## Subjects

# Solving quadratic equations by completing the square

What number do you add to both sides of the equation when completing the square of $x^2 + 10x = 7$?

## Solving quadratic equations by completing the square

There are different ways of solving quadratic equations. Here's one that is pretty elegant. If you take the time to really understand it, you'll be able to solve all quadratic equations without having to use any formula. Look at this equation. 'X-squared plus 'four x' minus 'five' equals 'zero'. Before we use this this method we'll need to tidy up the equation.

We want to gather all the terms containing x on the left side, and we want the constant term on the right. We now have 'x-squared' plus 'four x' on the left -- And five on the right. Now the equation is in a form we can use. This 'x-squared' plus 'four x' that's on the left: What does it really mean? One way to understand this is to illustrate the equation, piece by piece.

First, we have 'x-squared'. We can show that as a square, with each side being x. Its area is 'x times x': in other words 'x-squared'. Then there is the term 'four x'. This would be a rectangle with the sides x and four.

The area, the base times the height, is 'four times x'. If we add the square to the rectangle -- We get a new rectangle with the area 'x-squared' plus 'four x'. And 'x-squared' plus 'four x' equals five. Compare this to the equation. 'X-squared' plus 'four x' equals five. Now here's the clever thing.

We grab a pair of scissors and cut the small rectangle in half. We get two thin rectangles, that both have the area 'two x'. Then we move one of them and place it here. We haven't removed anything, we haven't added anything. We've just moved the shapes around.

So this figure has the same area as it had initially. The area is still five. The new figure looks almost like a square -- But only almost. There is a tiny part missing in the top right corner. What's missing?

A small square -- with the side -- two! We can use this small square to complete the big one. This method is called 'completing the square'. So what is the area of this new larger square? First we had five, and then we completed with two times two.

The area is five plus four, which equals nine. But hang on! There is another way of describing the area of a square: the side... squared! Each side is 'x plus two', so the area is 'x plus two' squared.

And we know already that this equals nine. By completing the square we have rewritten the equation we had initially. 'X-squared' plus 'four x' minus 'five' equals 'zero' -- To 'x' plus 'two-squared' equals 'nine'. There, we've done the hard part. Now we're going to solve the equation. And when we solve an equation using the square root, there are two possible solutions.

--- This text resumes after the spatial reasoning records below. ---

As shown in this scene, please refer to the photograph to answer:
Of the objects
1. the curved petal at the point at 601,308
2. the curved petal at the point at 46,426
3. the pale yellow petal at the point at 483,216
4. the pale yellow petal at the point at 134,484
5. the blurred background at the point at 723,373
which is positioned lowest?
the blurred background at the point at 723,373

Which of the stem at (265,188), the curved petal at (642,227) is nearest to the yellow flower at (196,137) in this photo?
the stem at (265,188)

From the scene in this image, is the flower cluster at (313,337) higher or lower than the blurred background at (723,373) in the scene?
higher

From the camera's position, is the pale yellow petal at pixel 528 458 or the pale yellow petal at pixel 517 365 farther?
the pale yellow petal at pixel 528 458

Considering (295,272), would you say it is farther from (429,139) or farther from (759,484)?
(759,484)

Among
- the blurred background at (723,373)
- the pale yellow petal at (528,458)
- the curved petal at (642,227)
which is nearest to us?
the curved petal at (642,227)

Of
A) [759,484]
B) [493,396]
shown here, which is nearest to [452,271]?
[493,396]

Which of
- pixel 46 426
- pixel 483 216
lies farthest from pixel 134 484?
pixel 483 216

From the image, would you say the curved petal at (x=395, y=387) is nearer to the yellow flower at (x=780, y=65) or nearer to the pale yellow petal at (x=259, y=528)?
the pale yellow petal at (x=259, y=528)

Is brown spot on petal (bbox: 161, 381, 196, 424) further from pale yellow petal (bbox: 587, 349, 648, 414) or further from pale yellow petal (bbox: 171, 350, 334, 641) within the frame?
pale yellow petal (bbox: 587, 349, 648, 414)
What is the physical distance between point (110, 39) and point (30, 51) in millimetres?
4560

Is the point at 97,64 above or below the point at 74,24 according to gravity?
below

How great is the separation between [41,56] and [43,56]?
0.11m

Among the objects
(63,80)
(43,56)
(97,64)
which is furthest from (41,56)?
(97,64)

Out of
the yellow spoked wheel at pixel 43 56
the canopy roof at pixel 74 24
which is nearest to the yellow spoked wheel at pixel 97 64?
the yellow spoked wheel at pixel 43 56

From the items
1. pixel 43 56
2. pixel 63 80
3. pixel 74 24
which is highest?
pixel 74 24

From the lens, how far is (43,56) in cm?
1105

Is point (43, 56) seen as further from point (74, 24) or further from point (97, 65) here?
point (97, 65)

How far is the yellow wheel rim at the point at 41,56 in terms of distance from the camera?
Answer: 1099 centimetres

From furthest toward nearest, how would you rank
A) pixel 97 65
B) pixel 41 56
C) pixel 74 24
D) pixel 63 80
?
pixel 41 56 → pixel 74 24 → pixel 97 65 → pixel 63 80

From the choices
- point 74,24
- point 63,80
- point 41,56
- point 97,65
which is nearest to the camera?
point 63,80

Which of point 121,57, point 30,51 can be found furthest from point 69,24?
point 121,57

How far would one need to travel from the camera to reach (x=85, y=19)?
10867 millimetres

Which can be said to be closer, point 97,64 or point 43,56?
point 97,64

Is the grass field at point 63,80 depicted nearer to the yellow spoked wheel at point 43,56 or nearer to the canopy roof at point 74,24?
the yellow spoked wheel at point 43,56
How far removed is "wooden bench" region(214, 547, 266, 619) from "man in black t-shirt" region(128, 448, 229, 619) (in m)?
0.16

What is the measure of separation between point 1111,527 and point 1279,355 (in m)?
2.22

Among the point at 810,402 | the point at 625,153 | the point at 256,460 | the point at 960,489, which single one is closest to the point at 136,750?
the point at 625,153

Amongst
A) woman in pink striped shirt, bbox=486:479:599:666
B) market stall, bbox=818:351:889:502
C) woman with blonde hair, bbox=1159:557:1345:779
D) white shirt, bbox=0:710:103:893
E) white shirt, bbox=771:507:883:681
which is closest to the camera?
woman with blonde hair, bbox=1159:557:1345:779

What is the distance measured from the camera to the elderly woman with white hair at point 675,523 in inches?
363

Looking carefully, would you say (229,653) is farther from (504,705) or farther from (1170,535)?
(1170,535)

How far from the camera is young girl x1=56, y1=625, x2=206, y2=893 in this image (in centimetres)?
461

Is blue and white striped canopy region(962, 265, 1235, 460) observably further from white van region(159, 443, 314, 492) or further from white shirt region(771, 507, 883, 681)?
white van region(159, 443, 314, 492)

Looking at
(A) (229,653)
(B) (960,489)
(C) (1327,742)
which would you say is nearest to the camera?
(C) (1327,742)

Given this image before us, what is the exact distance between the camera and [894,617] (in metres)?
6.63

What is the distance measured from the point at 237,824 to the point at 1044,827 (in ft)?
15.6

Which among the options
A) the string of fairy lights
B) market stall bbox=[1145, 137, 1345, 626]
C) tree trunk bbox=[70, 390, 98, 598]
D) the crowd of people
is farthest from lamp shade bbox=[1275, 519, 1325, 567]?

So 'x plus two' equals 'plus-or-minus the square root of nine', which is 'plus-or-minus three'. 'X -one' plus 'two' equals 'plus three'. 'X-two' plus 'two' equals 'minus three'. We have two solutions to the equation. 'X' equals 'one', And 'x' equals 'minus five'. So we have solved a quadratic equation by 'completing the square'. You don't have to draw and move rectangles over your paper. We can use this method anyway.

Check it out. Now we're going to solve the equation 'Two x-squared' Minus 'eight x' Plus 'six' Equals 'zero'. Let's do it step by step. Pause the film if you need extra time to think. Step one.

The coefficient in front of 'x-squared' has to be 'one', so we we divide the whole expression by 'two'. We get 'x-squared' minus 'four-x' plus 'three' equals 'zero'. Step two. Gather all terms with an x on the left side, and the constant term on the right side. We rewrite the equation to 'x-squared' minus 'four-x' equals 'minus three'.

Step three. Take the coefficient in front of the x-term, in this case 'minus four' we're going to cut it in half, in other words, divide by two. The result is minus two. Step four, the actual completion. First we square 'minus two' and get 'four'.

Add this to both sides of the equals sign. We get 'x-squared' minus 'four x' plus 'four' equals 'minus three' plus 'four' equals 'one'. And look! This expression looks familiar. We can use the rule of 'squaring a binomial'.

And go to -- step five. Now we write the equation as 'x' minus 'two-squared', which equals 'one'. 'X minus two' then is, 'plus-or-minus the square root of one', which is 'plus-or-minus one'. 'x-one' equals 'plus one, plus two', equals 'three'. 'x-two' equals 'minus one, plus two', equals 'one'. And we have solved the equation by, yes, completing the square.